POLECENIE 1> Wyjaśnij na podstawie fragmentu o podatkach, z jakiego źródła rząd chce sfinansować programy takie jak 500 plus czy Mieszkanie plus, skoro nie zamierza podnosić podatków.
POLECENIE 2> Jak wysokie straty przyniosła Skarbowi Państwa działalność grupy przestępczej, o której rozbiciu według fragmentu o podatkach doniesiono w piątek?
POLECENIE 3> Wyodrębnij z fragmentu o podatkach dosłowny tekst, zaczynając od „- Będziemy starali” i kontynuując aż do „- dodaje wicepremier.”.

WYBRANY FRAGMENT>
────────────────────

Morawiecki: nie zamierzamy podnosić podatków. Zasadniczo

Wicepremier, minister rozwoju i finansów zapowiedział, że rząd nie zamierza podwyższać podatków. Pieniądze m.in. na program 500 plus czy Mieszkanie plus planuje zdobyć dzięki uszczelnieniu systemu podatkowego.

- Będziemy starali się wielki transfer społeczny sfinansować w ogromnej części nie poprzez podniesienie podatków, tylko poprzez uszczelnienie podatków" - mówił Morawiecki na konferencji "Ryzyka i Trendy 2017" zorganizowanej przez Polityka Insight. - My zasadniczo nie patrzymy na podnoszenie podatków jako to źródło, gdzie ma się znaleźć 40 czy 50 mld - dodaje wicepremier.

Elementem uszczelniania systemu podatkowego ma być m.in. walka z karuzelami podatkowymi wyłudzającymi VAT. - Mafie vatowskie nie mogą hulać po Polsce jak wiatr po dzikim polu – komentuje Morawiecki.

Ministerstwo Finansów co jakiś czas podaje informacje z „frontu” – w piątek doniosło o rozbiciu grupy przestępczej, której działalność przyniosła Skarbowi Państwa straty w wysokości ponad 210 mln zł.

────────────────────

DANE>
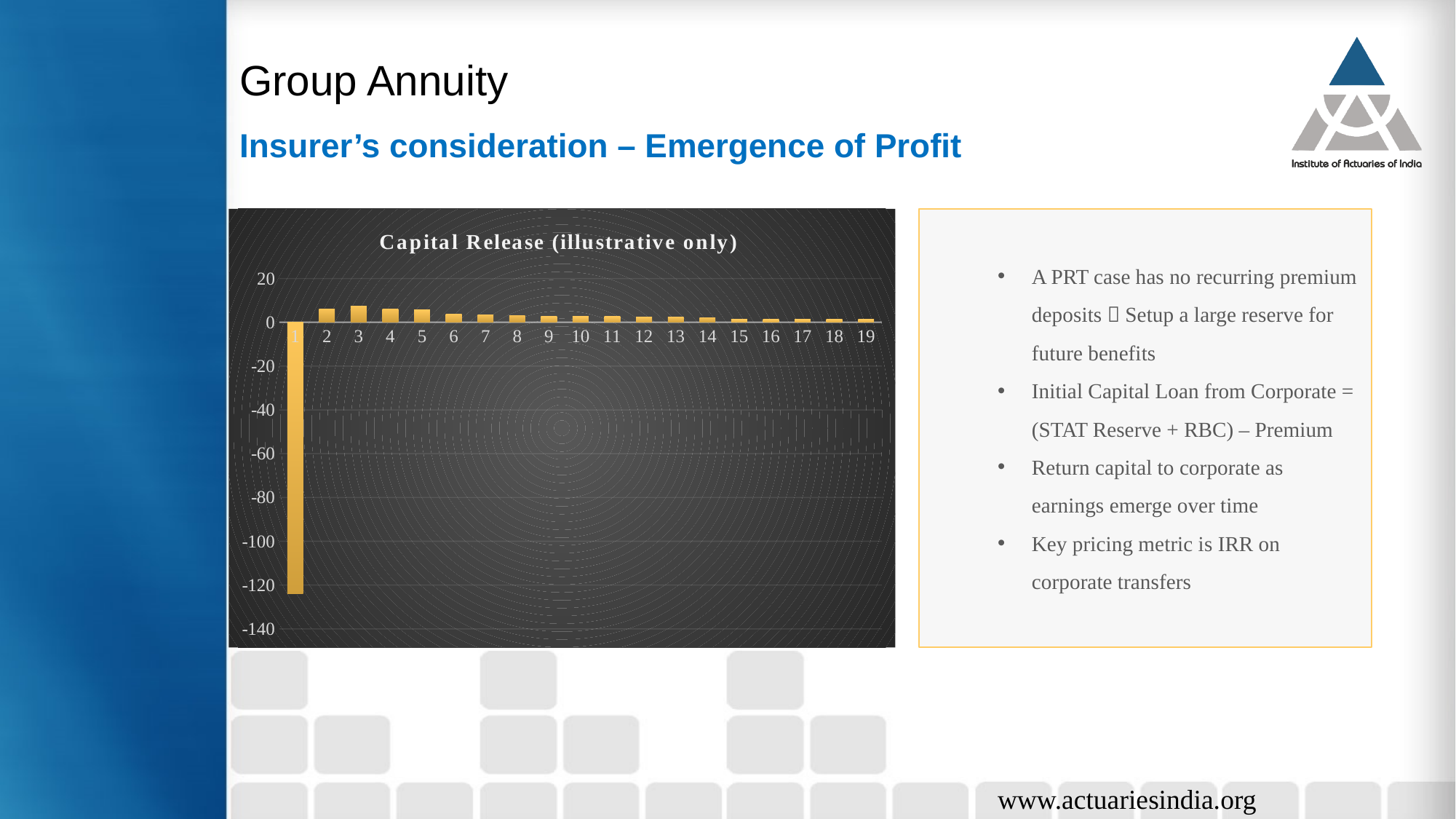
How many categories are plotted along the x axis of the chart? 19 Which is larger, the value for category 3 or the value for category 19? 3 Is the value for category 19 greater or less than -20? greater What is the lowest value shown on the y axis of the chart? -140 Is the value for category 1 greater or less than -100? less What is the title of the chart? Capital Release (illustrative only) Which category has the highest value in the chart? 3 Is the value for category 3 greater or less than 20? less What kind of chart is shown on the slide? bar chart Which is larger, the value for category 1 or the value for category 2? 2 From category 3 to category 19, do the values generally rise or fall? fall Which category has the lowest value in the chart? 1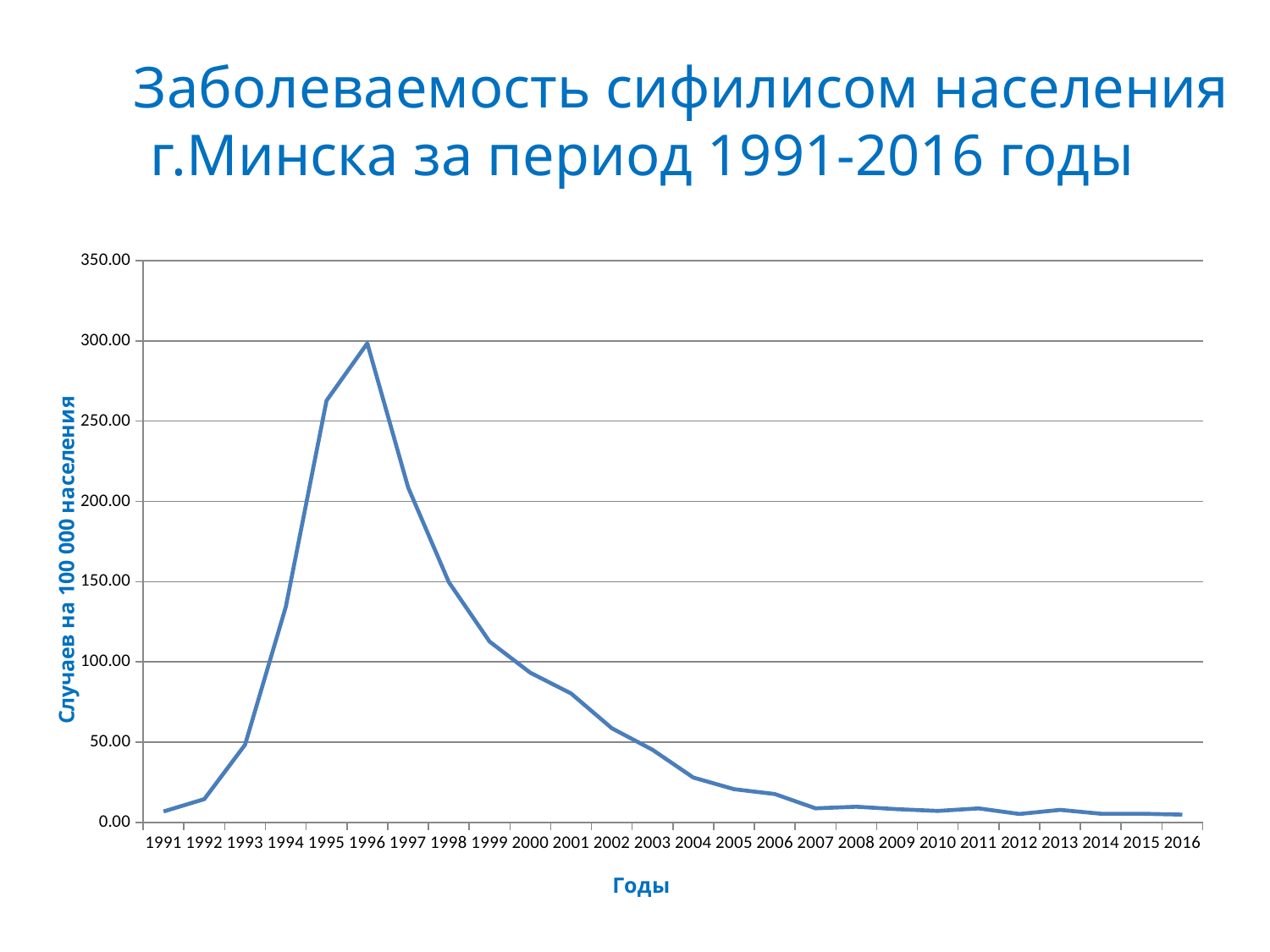
Do the values rise or fall from 1996 to 2016? fall Which year has the highest syphilis incidence on the chart? 1996 What is the label of the vertical axis? Случаев на 100 000 населения Is the value for 2004 greater or less than 50? less Which year has the larger value, 1995 or 1997? 1995 Is the value for 1996 greater or less than 250? greater Do the values rise or fall from 1991 to 1996? rise What kind of chart is shown on the slide? line chart Is the value for 2001 greater or less than 100? less How many years are plotted along the x axis? 26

────────────────────

WYNIK ZADANIA 1> Rząd chce zdobyć te pieniądze dzięki uszczelnieniu systemu podatkowego, a nie przez podniesienie podatków. Jednym z elementów uszczelniania ma być walka z karuzelami podatkowymi wyłudzającymi VAT.

WYNIK ZADANIA 2> Ponad 210 mln zł.

WYNIK ZADANIA 3>
- Będziemy starali się wielki transfer społeczny sfinansować w ogromnej części nie poprzez podniesienie podatków, tylko poprzez uszczelnienie podatków" - mówił Morawiecki na konferencji "Ryzyka i Trendy 2017" zorganizowanej przez Polityka Insight. - My zasadniczo nie patrzymy na podnoszenie podatków jako to źródło, gdzie ma się znaleźć 40 czy 50 mld - dodaje wicepremier.